They shoot Keurigs, don’t they?

Still from the “Where Are They Now?” montage at the end of American Psycho

Here’s how a scandal works in 21st-century America. First, a series of women came forward to say that senate candidate and hairless southern cowboy Roy Moore tried to mess with them when they were teenagers. Then Sean Hannity said they were probably in it for the money, or Democrats. Then Keurig, maker of coffee machines for Air BnBs, stoped advertising on Hannity. This led certain conservatives to boycott Keurig, or do whatever the version of a boycott is where you have already bought the product and simply destroy it.

This is like when Martin Luther King bought thousands of Montgomery city bus passes and then burned them to protest racism. All funning aside, though, it’s a classic example of backlash to backlash. Hannity the conservative icon said something most people found disagreeable; a brand punished him for it, and that brand became an icon of people who find conservatism disagreeable.
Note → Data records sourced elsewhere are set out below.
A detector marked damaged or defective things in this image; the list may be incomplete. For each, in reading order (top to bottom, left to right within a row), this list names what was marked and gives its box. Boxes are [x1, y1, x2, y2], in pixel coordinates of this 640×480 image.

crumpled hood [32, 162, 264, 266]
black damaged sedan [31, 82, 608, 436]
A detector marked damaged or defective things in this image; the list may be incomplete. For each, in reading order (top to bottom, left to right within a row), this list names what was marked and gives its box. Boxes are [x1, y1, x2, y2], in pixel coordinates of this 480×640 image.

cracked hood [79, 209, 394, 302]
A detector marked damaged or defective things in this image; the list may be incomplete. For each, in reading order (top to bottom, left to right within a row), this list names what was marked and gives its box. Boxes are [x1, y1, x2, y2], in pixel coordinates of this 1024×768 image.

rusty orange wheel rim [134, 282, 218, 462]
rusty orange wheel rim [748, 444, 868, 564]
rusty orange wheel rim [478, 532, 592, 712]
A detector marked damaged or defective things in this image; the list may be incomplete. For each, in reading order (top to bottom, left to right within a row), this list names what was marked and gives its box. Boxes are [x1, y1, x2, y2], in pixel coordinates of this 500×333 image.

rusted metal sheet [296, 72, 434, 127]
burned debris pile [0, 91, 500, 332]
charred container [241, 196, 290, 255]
Enter the iconoclasts, because if contemporary conservatism is about anything, it’s about gleefully defying people who disagree with conservatism.
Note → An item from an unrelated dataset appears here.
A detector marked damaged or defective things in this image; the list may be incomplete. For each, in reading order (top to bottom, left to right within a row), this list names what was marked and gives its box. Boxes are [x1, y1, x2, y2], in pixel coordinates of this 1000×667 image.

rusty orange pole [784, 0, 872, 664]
Maybe that’s why this video of a man throwing a Keurig off a balcony is packaged the way it is. “Liberals are offended by this video of a Keurig being thrown off a building,” young Colin Rugg says. “Please retweet to offend a liberal.” I question how many liberals would describe this video of a man dropping his coffee machine of a balcony as “offensive.” I’m no scientific pollster, but I think you’d get “baffling” and “badass” first. Rugg is sure these liberals have followed the Moore/Hannity/Keurig news as closely as he has, though, and this video has them twitching. He includes “politically incorrect” in his Twitter bio, so the idea that liberals are scandalized by what he does seems like an important component in his sense of himself.

That’s the thing about conservatism today: it feels so self-conscious. Maybe that’s just because we see it through the lens of social media, where everyone performs themselves. Yet lifestyle conservatives consciously identify with particular signifiers—guns, trucks, uniformed service, that goddamned frog—in ways that lifestyle liberals do not. Liberals may be known for their organic diets, effete childrearing, and fuel-efficeint cars, but that’s not how they think of themselves. These signifiers are ascribed to them from outside—not embraced as public expressions of their liberality, as things they do to drive the conservatives nuts. I guess what I’m saying is that liberals don’t have a persecution complex.

Maybe they do, and I don’t see it because their politics is closer to mine. But when was the last time you saw liberals defying conservatism by smashing things? They burned one limo in Washington, and they’re still fretting about it. I don’t see the analog to Keurig-destruction videos on the left. Maybe liberals aren’t doing that because they’re winning, and they feel no need to perform their defiance. Or maybe there’s something antisocial about contemporary conservatism.